Table 4 reports the mean accuracies and mean AUC values for the three models. The metrics were accompanied by the 95% confidence interval.

3.3.2. SVM Results

This section reports the results obtained by training the SVM classifier. Figure 8 shows the mean ROC curves (a), obtained by averaging the curves across cross-validation runs, and the distributions of accuracies for the three models (b).
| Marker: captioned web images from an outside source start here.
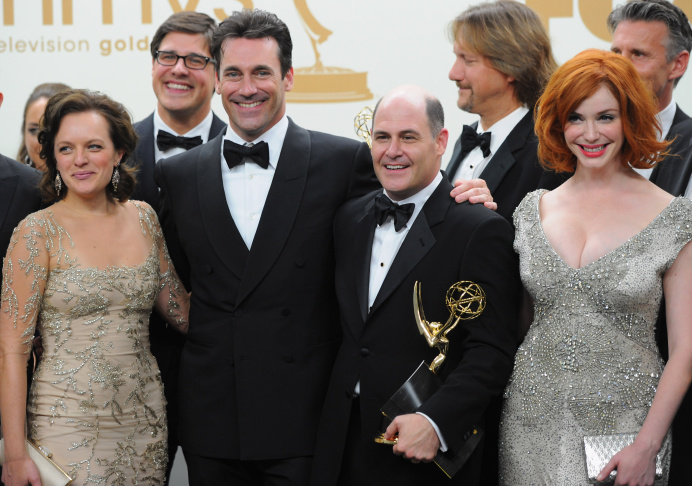 The cast and crew of 'Mad Men' including Elisabeth Moss, Jon Hamm, Matthew Weiner and Christina Hendricks pose in the press room during the 63rd Annual Primetime Emmy Awards held at Nokia Theatre L.A. LIVE on September 18, 2011 in Los Angeles, California on September 18, 2011 in Los Angeles, California.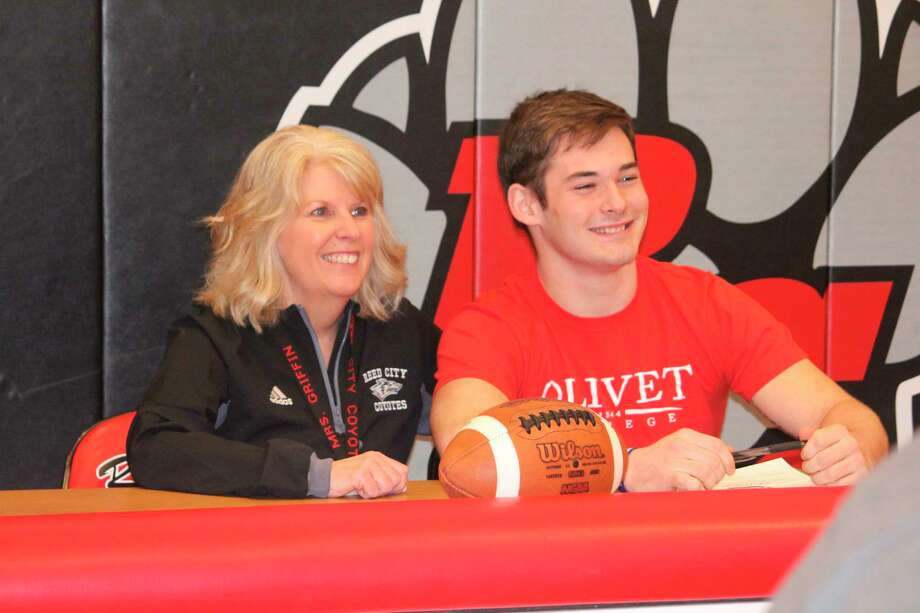 Reed City athletic director Kris Griffin (left) congratulates Coyote athlete Austin Fowler on his decision to play football and run track at Olivet College. (Pioneer photo/John Raffel)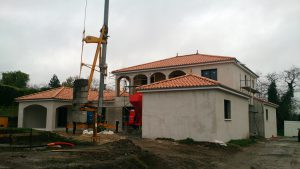 Picture of construction site of house and pool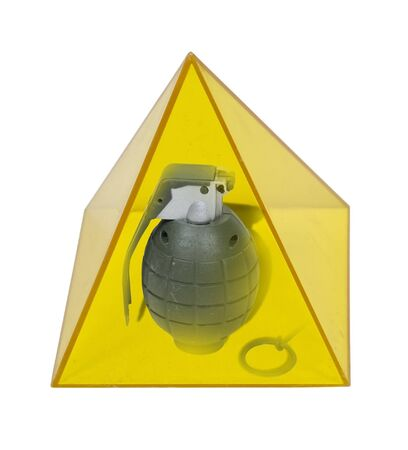 Egypt struggles shown by a grenade in a yellow pyramid  Imagens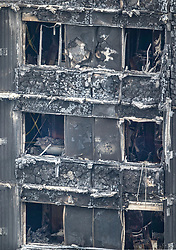 © Licensed to London News Pictures. 18/06/2017. London, UK. A bathroom (centre left) and Kitchen appliances (R) and the burnt exterior of Grenfell tower block are seen. The blaze engulfed the 27-storey building killing dozens - with 34 people still in hospital, many of whom are in critical condition. The fire brigade say that they don't expect to find anyone else alive. Photo credit: Peter Macdiarmid/LNP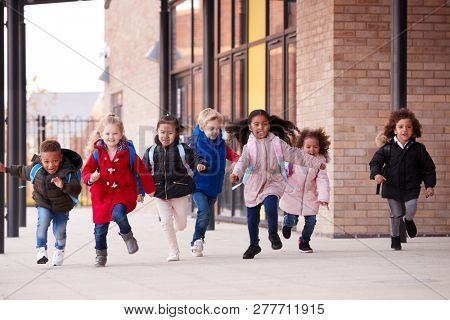 A happy multi-ethnic group of young school kids wearing coats and carrying schoolbags running in a walkway with their classmates outside their infant school building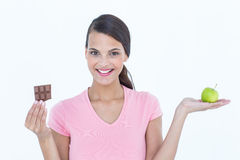 Pretty woman holding chocolate bars and an apple Royalty Free Stock Photos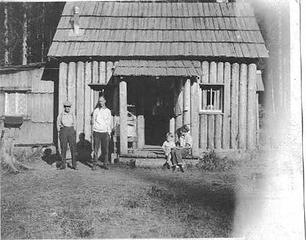 George Shaube homestead cabin Queets Valley - Alta (Northup) Shaube at left with son Lorne - 1923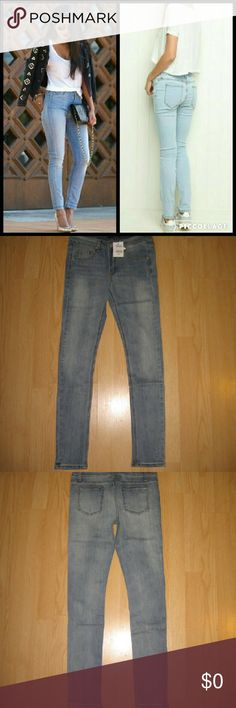 """Brandy Melville High Rise Skinny Jeans These jeans are brand new. They are a distressed high rise skinny jean in a light/medium blue wash. There is subtle distressing on the legs. The inseam is around 30"""" - 30.5"""" long. Small is around a size 24-25 and Medium is around a size 26-27. I'd be happy to give you exact measurements on each pair because there can always be differences in measurements between  psirs. Made of 98% cotton 2% elastane. Brandy Melville Jeans Skinny"""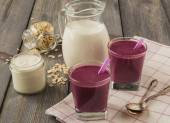 Smoothie made with frozen red berries,milk, and oatmeal in a glasses in wooden background.Selective focus. — Stock Photo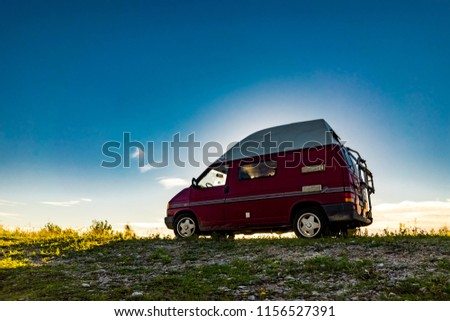 6ff2165720 ESTONIA - August 2018  VW Transporter T4 on baltic sea with sunset in  background and
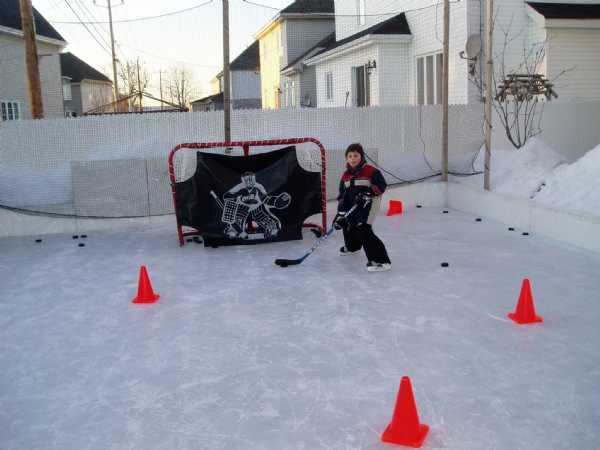 My son and friend playing backyard hockey on my backyard ice rink.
Table 5 reports the mean accuracies and mean AUC values for the three models. The metrics were accompanied by the 95% confidence interval.

4. Discussion

This study introduces an exploratory approach aimed at validating an innovative methodology in the context of radiomics analysis. The results of the correlation study suggest that the proposed graph-based analysis captures discriminative patterns not entirely encoded by standard voxel-based descriptors, while the model performance highlights an apparent predictive contribution of the proposed features. In particular, the models trained exclusively on GSP features exhibited higher accuracy and AUC compared to the other two models, suggesting that the information captured through the new representation may enable the construction of models with improved class-separation capacity compared to those obtained using classical approaches, showing no evident advantage from combining it with the standard informational domain. We have verified that the GSP metrics exhibit greater robustness to variability introduced by segmentation and to batch effects; therefore, the results obtained may reflect these improvements. However, we fully acknowledge that the study is based on a relatively small cohort (which represents an inherent limitation, particularly for machine learning–based approaches). Furthermore, the evaluation does not include direct comparisons with more recent or advanced approaches, such as deep learning–based methods or modern radiomics frameworks. This choice was primarily driven by the limited size of the available dataset, which we believe would not support a fair, stable, and meaningful training and evaluation of more complex models without a high risk of overfitting. For these reasons, we emphasize that the results should be interpreted as preliminary and hypothesis-generating rather than definitive. Future studies will investigate the discriminative capabilities of the models on larger datasets, incorporating complementary techniques to classical GSP, such as graph neural networks (GNN) [45,46] and topological signal processing (TSP) [26,47]. These approaches will be introduced to provide advanced additional information beyond that captured by the proposed features, with the goal of maximizing their discriminative power within this translational framework.

5. Conclusions

The study introduces a translational approach that enables the implementation of innovative data processing and analysis techniques in radiomics studies, beyond the standards proposed in the literature. The introduced metrics aim to describe the geometry, structure, and characteristics of the metabolic activity of the lesion; these aspects may be particularly relevant for distinguishing benign from malignant lesions, as they reflect differences in structural organization and metabolic heterogeneity. The interpretability of the metrics is therefore closely linked to the surface, structural, and metabolic aspects of the lesion. The type of information described is more detailed and sector-specific from a qualitative perspective compared to the information associated with classical predictors, which describe much more general characteristics of the examined targets. The results indicate the ability to capture morpho-functional characteristics of the targets that are not directly accessible through classical approaches, providing a benefit to the predictive capabilities of the models. Future studies will focus on acquiring larger experimental cohorts and implementing highly specific processing strategies, with the aim of validating the clinical reliability of the proposed approach.